For "how to characterise the L2"... from one of our previous forum entries: http://software.intel.com/en-us/forums/showpost.php?p=158013 we see:
On Sandy Bridge, the L2 can be characterized as 'non-inclusive, non-exclusive'.
See Table 2-5 of the Optimization guide (URL in previous reply) for the cache policies and characteristics by cache level.
The cacheline can be in L1 and L2 and L3 or
The line can be in L1 and not in L2 but always in L3 or
The line can be in L2 and not in L1 but always in L3 or
The line can be only in L3 (not in L1 nor in L2).
A modified line in the L1 will be written back to the L2 if the L2 has a copy of the line or, if the line isn't in the L2, the line can be written back directly to the L3.

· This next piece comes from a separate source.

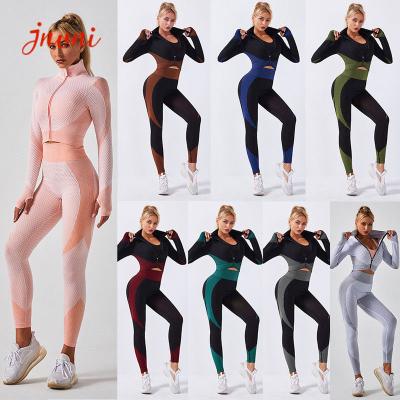 Chine Les femmes supérieures de culture de tirette Activewear de 2 morceaux ont placé les guêtres sans couture de yoga de haute taille à vendre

If the modified line is written back to the L2 the the line won't be written back to the L3 unless the line is evicted from the L2 or the line is requested by another core.
As foryour timings, these will probably require more time than I have right now to check the numbers.

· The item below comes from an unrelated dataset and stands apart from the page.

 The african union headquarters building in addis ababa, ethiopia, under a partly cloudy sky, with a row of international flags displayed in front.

And added complication is that the pseudo least-recently-used (LRU) replacement algorithm is not perfect soyou will sometimes get L1 misses even when, technically, with a 4KB stride, you should be able to fit 8 cachelines into the L1D's 8 ways.
Yes, I remember seeing this documented but what I'm specifically asking is when a line is brought into the core, from a memory request or from the L3, is it installed in BOTH the L1D and L2. That's the point I don't see stated and my test is telling me is happening.
The timings you don't need to look at, if the above is true it explans everything.